In an attempt to inhibit the biosynthesis of the type-specific M protein usually expressed on surface fimbriae group A Streptococcus pyogenes delta 2305 was cultivated in Todd-Hewitt broth containing 10% human serum and subinhibitory concentrations of either josamycin, erythromycin or clindamycin. Electron microscopy revealed that the antibiotic-pretreatment had little visible effect on the surface structures of the streptococci.

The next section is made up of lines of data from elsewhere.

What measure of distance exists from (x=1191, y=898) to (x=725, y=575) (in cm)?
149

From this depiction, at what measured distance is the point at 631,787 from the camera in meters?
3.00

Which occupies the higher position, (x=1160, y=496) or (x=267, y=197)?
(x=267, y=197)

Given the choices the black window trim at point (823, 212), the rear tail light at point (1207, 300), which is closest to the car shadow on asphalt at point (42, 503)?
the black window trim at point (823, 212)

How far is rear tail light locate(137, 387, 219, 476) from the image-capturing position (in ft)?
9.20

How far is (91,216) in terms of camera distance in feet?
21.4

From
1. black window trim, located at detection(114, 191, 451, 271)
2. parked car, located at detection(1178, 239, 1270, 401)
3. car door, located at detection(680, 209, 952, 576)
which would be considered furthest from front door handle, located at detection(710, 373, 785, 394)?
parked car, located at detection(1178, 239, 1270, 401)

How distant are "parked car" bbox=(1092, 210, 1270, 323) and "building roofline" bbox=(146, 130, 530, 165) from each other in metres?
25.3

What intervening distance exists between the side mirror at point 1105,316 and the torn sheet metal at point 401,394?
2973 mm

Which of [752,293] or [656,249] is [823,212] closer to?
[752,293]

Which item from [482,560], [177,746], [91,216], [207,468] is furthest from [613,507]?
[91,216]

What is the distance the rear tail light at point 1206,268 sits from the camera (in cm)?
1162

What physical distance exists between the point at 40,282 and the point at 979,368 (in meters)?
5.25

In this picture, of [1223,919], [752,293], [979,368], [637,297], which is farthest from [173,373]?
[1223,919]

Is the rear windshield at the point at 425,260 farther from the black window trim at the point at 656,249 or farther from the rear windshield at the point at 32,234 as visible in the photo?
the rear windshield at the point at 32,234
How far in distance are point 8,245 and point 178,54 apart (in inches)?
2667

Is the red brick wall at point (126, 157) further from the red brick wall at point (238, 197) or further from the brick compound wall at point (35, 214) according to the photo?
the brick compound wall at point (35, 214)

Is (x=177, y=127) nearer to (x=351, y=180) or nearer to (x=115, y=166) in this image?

However, josamycin and clindamycin-pretreated bacteria adhered less to hydrophobic gels than erythromycin-pretreated or untreated control cultures. Due to the decrease in surface hydrophobicity, the drug-pretreated bacteria also activated complement more readily and fixed more C3 on their surface. Consequently the killing of josamycin and clindamycin-pretreated bacteria by polymorphonuclear leucocytes was significantly enhanced. Similar findings were obtained when the M protein was removed from the bacteria by digestion with trypsin. These results suggest that josamycin, like clindamycin, reverses the capacity of group A streptococci to resist opsonization by normal human serum and interferes with the adhesion of the organisms to host epithelial cell surfaces.